I am trying to use Tesseract to OCR screen shots from various Windows applications. So essentially the data is a random collection of letters and numbers, not written words/sentences like it was primarily oriented to handle.
Here is my setup:
-Tesseract Windows Version 5.0.0 from UB-Mannheim
-image cleaning and resizing using openCV (have put much effort into getting this as good as I can)
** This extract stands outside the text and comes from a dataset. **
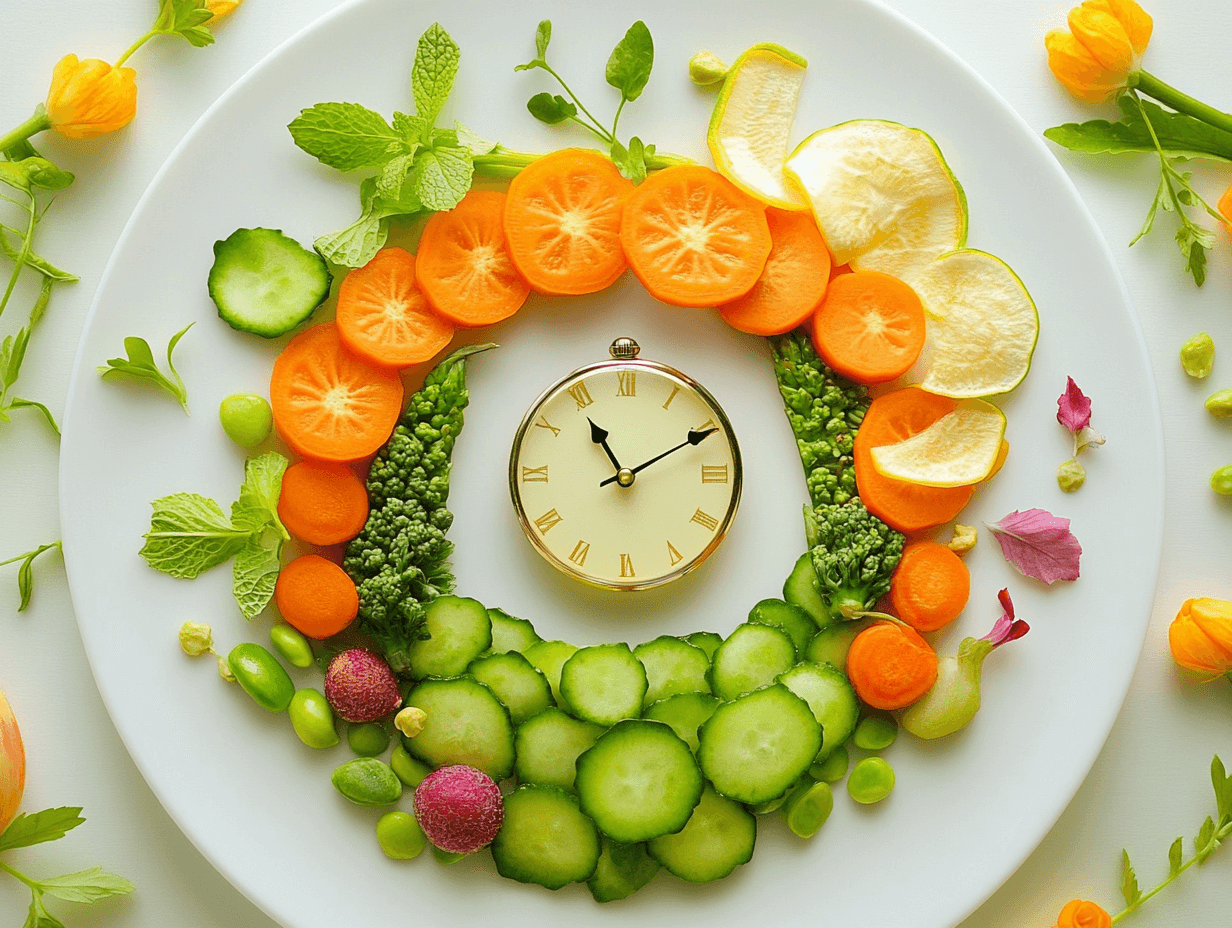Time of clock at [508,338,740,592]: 11:10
-parameters --psm 6 --oem 1 (have also tried oem 0 and 3 with pretty much same results)
-config file contents
language_model_penalty_non_dict_word 0.0
language_model_penalty_chartype 0.0
language_model_penalty_case 0.0
language_model_penalty_non_freq_dict_word 0.0
Tesseract is performing reasonably well for my needs, but I have a couple of problems that I can't resolve. They seem to be related to Tesseract functionality which tries to decide what a given character is not just based on its pixel layout, but also based on the context that the character occurs in.
Issue #1
Occasionally Tesseract inserts extra characters in its output, seemingly when it is unsure how to choose between a couple of different alternatives:
For the above image, Tesseract produces the following output:
10of3
As you can see, Tesseract inserts the digit 0 in front of the lower case letter o in the output. It also ignores the white space in the image.
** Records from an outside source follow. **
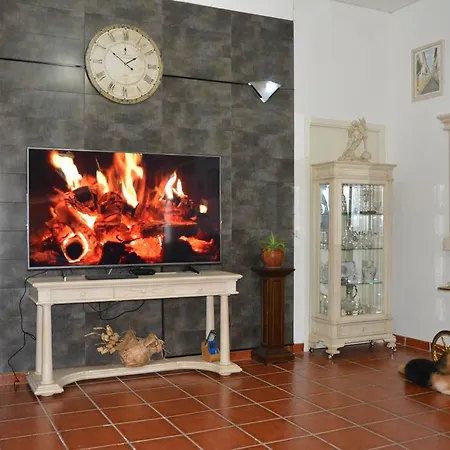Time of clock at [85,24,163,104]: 1:50
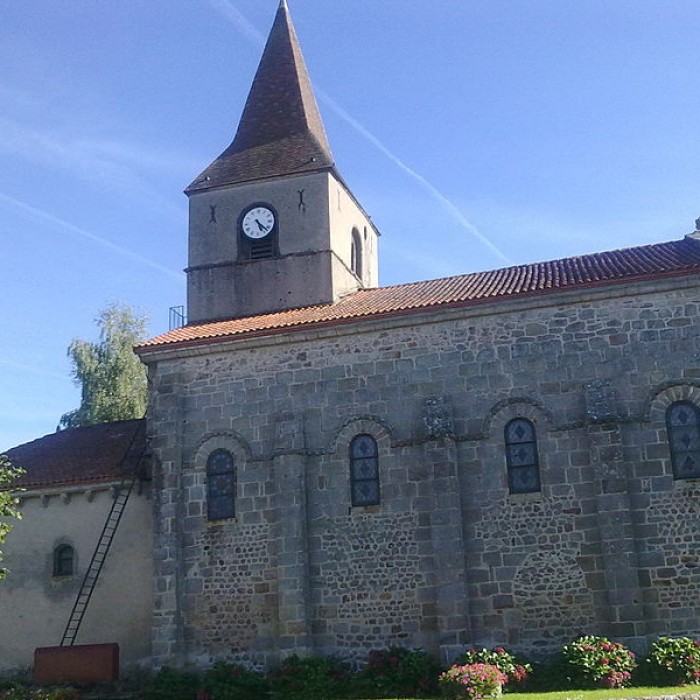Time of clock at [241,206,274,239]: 5:22
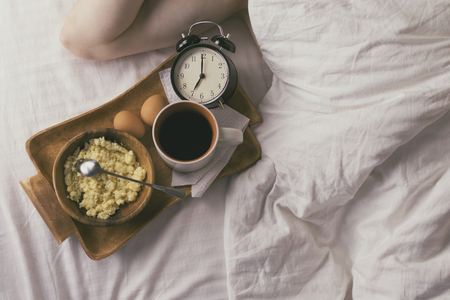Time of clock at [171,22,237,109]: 7:00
Others have reported this issue, for example the thread below:
Issue #2
As shown in the above example, Tesseract sometimes ignores white space which at least to my eye is big enough not to be missed.
Issue #3
Tesseract has a hard time dealing with random strings of alpha characters and digits mixed together in no particular order. It has a tendency to output a digit when the previous character was a digit, and an alpha when the previous character was an alpha.
Others have reported this issue, for example the thread below:
Suggestion:
At least for my situation, it seems that the best thing would be if there were a definitive Tesseract option to interpret individual characters without reference to their context. Since my data comes from screen shots, it is very clear and very consistent, and I would think that a character-by-character mode would work well.